Mod:MH5015

This page provides the results of simulations done by Martin Holicky in March Molecular modelling lab. All simulations were done using Gaussian 09.

Ammonia molecule optimisation

Ammonia is a very important molecule used in many industrial processes, such as fertilizer production. The structure is a trigonal pyramid, with the point symmetry C_3V.
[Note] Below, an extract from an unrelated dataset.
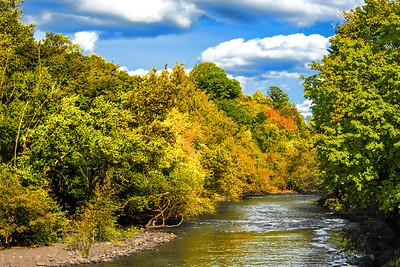 Autumn along the Passaic River N.J.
The structure optimisation and frequency calculations were performed using the RB3LYP method and the 6-31G(d,p) basis set. The results are summarised in the table below and the LOG file is available here. Due to a large difference in electronegativity (N 3.02, H 2.20) and the non-symmetric geometry ammonia molecule was found to be polarised with a dipole moment of 1.8465 Debye. The charges on the atoms were found to be 0.378 (hydrogen) and -1.125 (nitrogen) and such charge distribution is within expectations.

Property	Value
E(RB3LYP)	-56.55776873 au
RMS gradient	0.00000485 au
N-H bond length	1.018 A
H-N-H angle	105.75 Deg
H-N-H-H dihedral angle	-111.86 Deg
Dipole moment	1.8465 D

Ammonia

Item table

|Item               Value     Threshold  Converged?
| Maximum Force            0.000006     0.000450     YES
| RMS     Force            0.000004     0.000300     YES
| Maximum Displacement     0.000014     0.001800     YES
| RMS     Displacement     0.000009     0.001200     YES
| Predicted change in Energy=-1.141654D-10
|

Vibrational properties

Since ammonia contains 4 atoms, from the 3N-6 rule six vibrational modes are expected. Indeed, Gaussian09 found 6 vibrational modes.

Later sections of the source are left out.